What options can be passed to AWS Glue DynamicFrame.toDF()?

3k views Asked by At

The documentation on toDF() method specifies that we can pass an options parameter to this method. But it does not specify what those options can be (https://docs.aws.amazon.com/glue/latest/dg/aws-glue-api-crawler-pyspark-extensions-dynamic-frame.html). Does anyone know if there is further documentation on this? I am specifically interested in passing in a schema when creating a DataFrame from DynamicFrame.

2

There are 2 answers

0
amsh On BEST ANSWER

Unfortunately there's not much documentation available, yet R&D and analysis of source code for dynamicframe suggests the following:

  • options available in toDF have more to do with ResolveOption class then toDF itself, as ResolveOption class adds meaning to the parameters (please read the code).
  • ResolveOption class takes in ChoiceType as a parameter.
  • The options examples available in documentation are similar to the specs available in ResolveChoice that also mention ChoiceType.
  • Options are further converted to sequence and referenced to toDF function from _jdf here.

My understanding after seeing the specs, toDF implementation of dynamicFrame and toDF from spark is that we can't pass schema when creating a DataFrame from DynamicFrame, but only minor column manipulations are possible.

Saying this, a possible approach is to obtain a dataframe from dynamic frame and then manipulate it to change its schema.

0
Zigglzworth On

The documentation is very unclear. It states:

options – A list of options. Specify the target type if you choose the Project and Cast action type. Examples include the following.

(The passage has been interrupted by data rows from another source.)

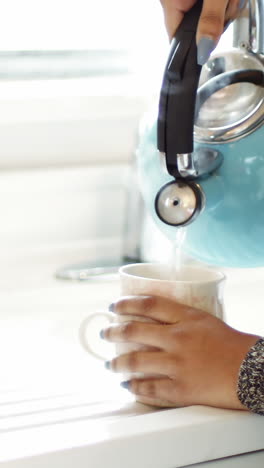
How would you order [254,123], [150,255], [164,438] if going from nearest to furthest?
[164,438] < [254,123] < [150,255]

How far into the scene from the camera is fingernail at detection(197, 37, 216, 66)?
63 cm

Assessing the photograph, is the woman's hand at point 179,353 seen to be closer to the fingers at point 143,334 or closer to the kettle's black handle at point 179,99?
the fingers at point 143,334

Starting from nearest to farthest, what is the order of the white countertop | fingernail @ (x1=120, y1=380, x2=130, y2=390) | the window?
the white countertop
fingernail @ (x1=120, y1=380, x2=130, y2=390)
the window

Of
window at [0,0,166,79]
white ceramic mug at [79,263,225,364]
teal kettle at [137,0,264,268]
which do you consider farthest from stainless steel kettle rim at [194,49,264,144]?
window at [0,0,166,79]

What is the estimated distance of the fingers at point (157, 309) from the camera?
66cm

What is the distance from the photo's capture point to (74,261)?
1.20 metres

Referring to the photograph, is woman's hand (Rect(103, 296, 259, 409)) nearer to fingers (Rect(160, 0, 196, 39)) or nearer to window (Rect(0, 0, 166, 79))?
fingers (Rect(160, 0, 196, 39))

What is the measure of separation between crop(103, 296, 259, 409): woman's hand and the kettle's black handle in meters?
0.12

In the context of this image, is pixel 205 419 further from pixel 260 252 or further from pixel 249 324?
pixel 249 324

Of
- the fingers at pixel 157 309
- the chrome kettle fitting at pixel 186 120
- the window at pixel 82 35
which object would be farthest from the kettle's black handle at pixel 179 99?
the window at pixel 82 35

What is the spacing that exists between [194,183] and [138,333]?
12 cm

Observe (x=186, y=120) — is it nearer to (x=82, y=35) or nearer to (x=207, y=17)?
(x=207, y=17)

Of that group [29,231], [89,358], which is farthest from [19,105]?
[89,358]

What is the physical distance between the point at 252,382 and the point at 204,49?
24cm
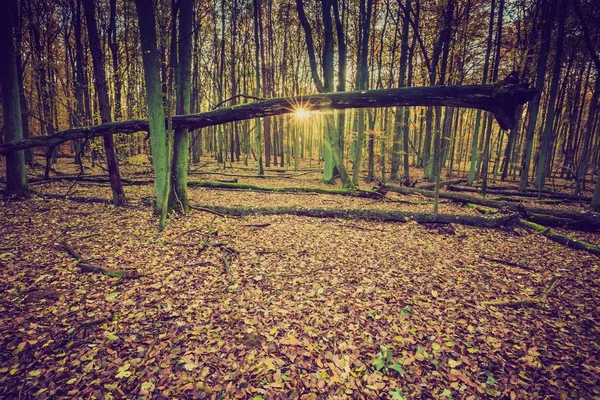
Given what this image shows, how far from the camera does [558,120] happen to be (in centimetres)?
2156

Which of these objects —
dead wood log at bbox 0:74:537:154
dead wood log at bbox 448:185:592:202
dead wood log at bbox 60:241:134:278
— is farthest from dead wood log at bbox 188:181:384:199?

toDF([ResolveOption("a.b.c", "KeepAsStruct")]) toDF([ResolveOption("a.b.c", "Project", DoubleType())])

However 'Cast' is not an allowed action from what I can tell, and ResolveOption is just the name of a tuple that they expect you to define which adheres to their attribute structure.

So here is an example of what to pass to dynamicframe toDF() in python:

from awsglue.dynamicframe import DynamicFrame
from awsglue.gluetypes import *
from collections import namedtuple
#any other imports you need..



# Define a named tuple called ResolveOption with attributes 'path', 'action', and 'target'

ResolveOption = namedtuple('ResolveOption', ['path', 'action', 'target'])

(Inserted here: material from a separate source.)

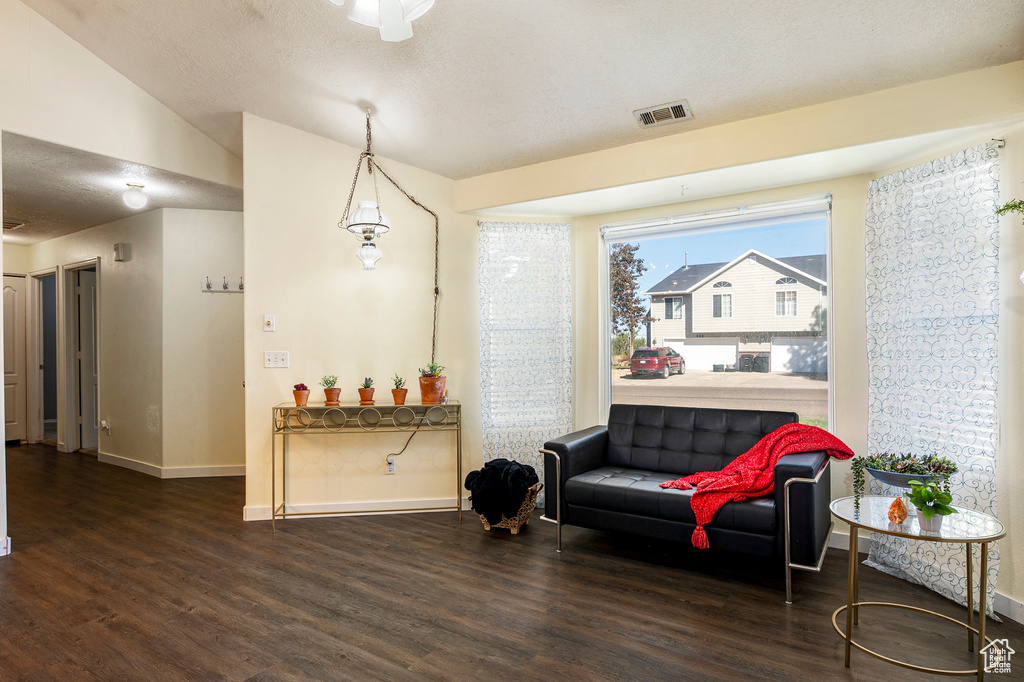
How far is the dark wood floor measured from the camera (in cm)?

#Create an array of ResolveOption tuples 
#(Good for when converting to a DataFrame and you need to project the data types for your schema so you don't end up with unresolved JSON values like {int:111, double:null} etc)
#action must be one of KeepAsStruct and Project
#target should be types such as (for example) StringType(), DoubleType(), etc..

ResolveOptions = [
    ResolveOption(path="columnname", action="Project", target=StringType()),
    ....
]

#Assuming you created a dynamic frame named YourDynamicFrame earlier

YourDataFrame = YourDynamicFrame.toDF(ResolveOptions)

Tested and works. Hope this helps